JESUS PEOPLE SLAM 'FALSEHOODS'


Source : 18/09/1986 Daventry Weekly Express

A religious sect based in a Daventry village has blamed bitter ex-members for stories linking it to five unexplained deaths.

The Jesus Fellowship Church, of New Creation Farm, Nether Heyford, claims a Sunday newspaper investigation is full of 'falsehoods and distortions'.

And the sect - better known locally as the 'Jesus people' says the number of deaths within its community is no more than the national average.

Local MP Michael Morris is calling for the Government to hold an enquiry into the sects. He says the Jesus Fellowship worries him deeply.

Revelations about the sect were contained in a front-page story in this weeks Sunday Mirror newspaper under the headline 'Jesus Cult Deaths Probe'.

It claimed to reveal the 'ugly reality behind the public face of a sinister religious cult.'

The Jesus people are based at Nether Heyford but have properties in Bugbrooke and Badby road, Daventry, together with about 20 other towns in England.

Sunday's story claims: 'The Fellowship entices impressionable people with a vision of life in caring Christian communities.

'Life for many disciples is a regime of rigid discipline under which sex is banned. Five young people linked with the cult have died in circumstances which required inquests,' it says.

The newspaper claims that the sect's leader Noel Stanton frowns on love, outlaws Christmas and asks his followers to become slaves to his doctrine.

In a four-page investigation, the newspaper says it has been inside the Jesus Fellowship, and promises more revelations next week.

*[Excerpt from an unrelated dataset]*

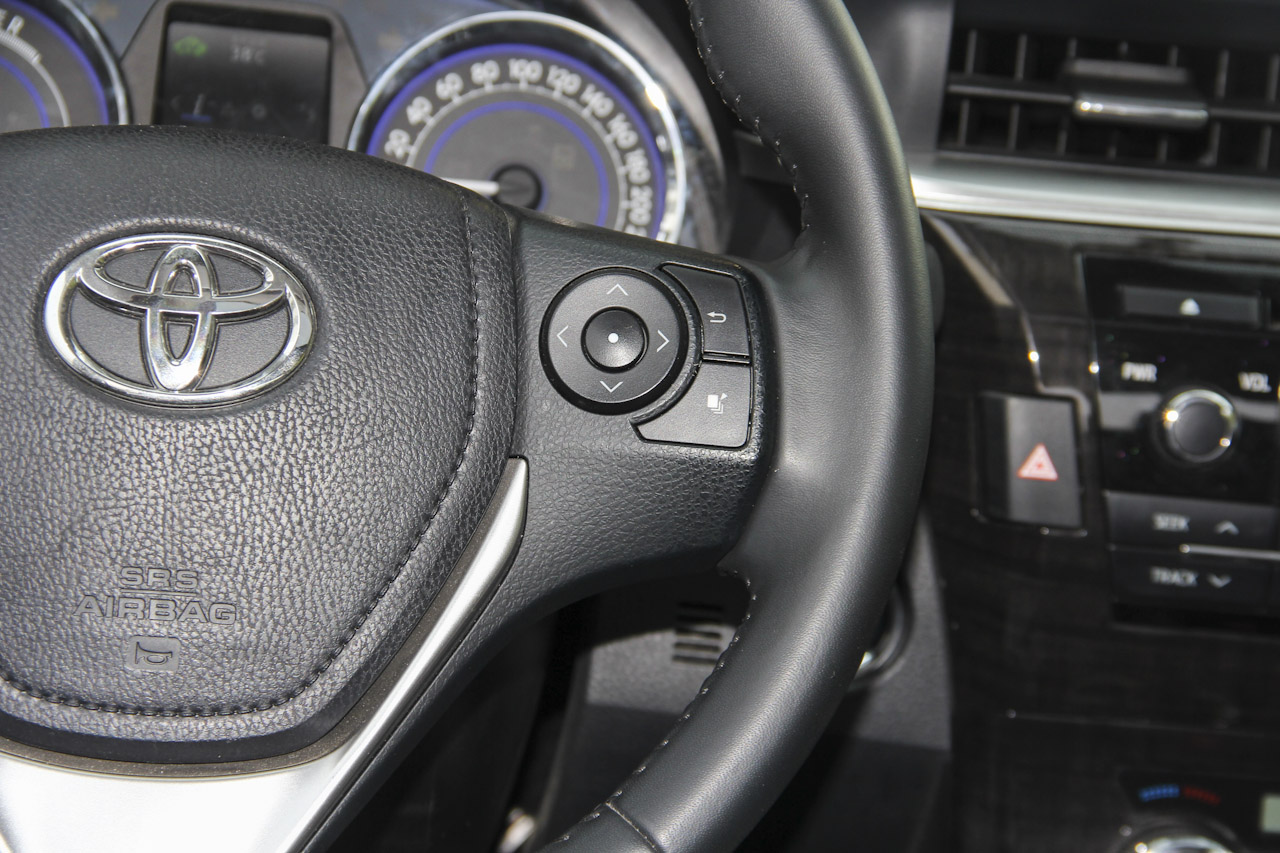 2016款卡罗拉双擎1.8L自动豪华版 蓝色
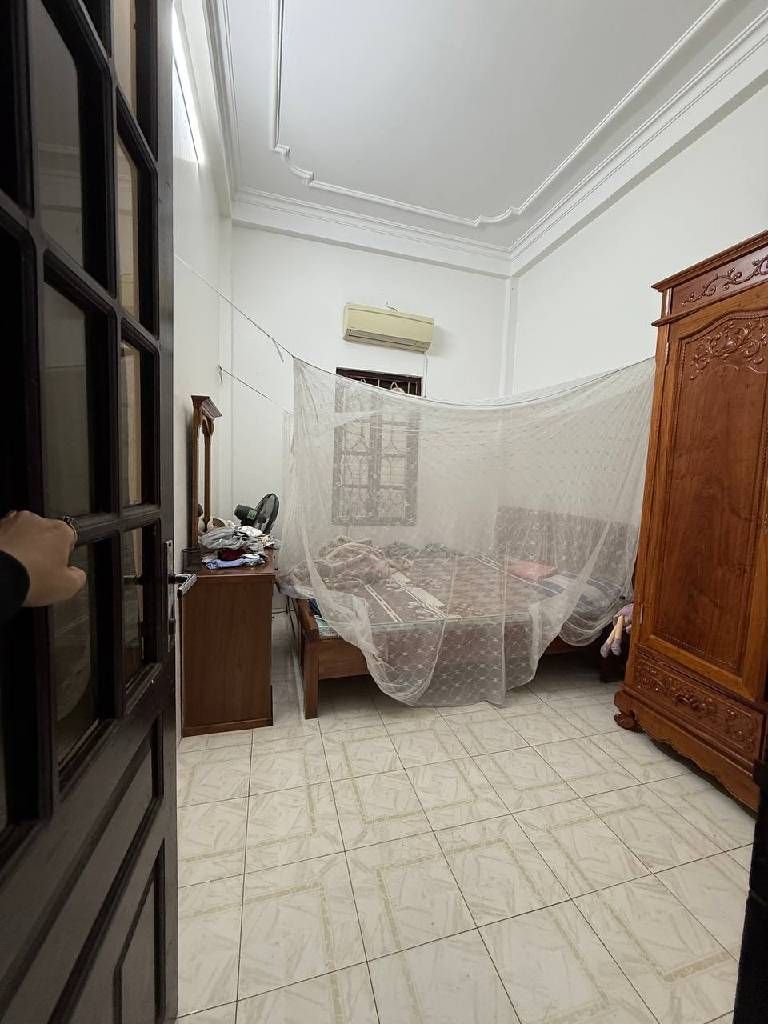 Bán nhà Lê Trọng Tấn - diện tích 71.1m2 3 tầng - Ô tô đỗ cửa - giá 15,6 tỷ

And the Weekly Express has spoken to the local woman who has been monitoring the activities of the sect for several years.

She described the weekend story as 'absolutely factually correct'.

The secretary of leader Noel Stanton is Liz Donovan who was named in the story as the only woman with any say in the movement.

She told the Weekly Express that Fellowship leaders had noted the 'sensational article'.

'This article has been inspired by bitter ex-members and contains various falsehoods and distortions.'

'Four community members have died by accident or misadventure in the past 13 years. This is no more than the national average,' she says.

'There have been no suicides, even though we help people with depressive problems. It is not true that there is to be an inquiry,' adds Miss Donavan.

'The Jesus people are acting in the interests of needy people in many parts of the land. That is their calling,' she says.

'Women are not sub-servant, and sexual relations in marriage are normal. Businesses are owned by the trust and operated in the interests of the members,' she adds.

'The church practices equality and all leaders have the same lifestyle as the rest of the members,' says Miss Donovan.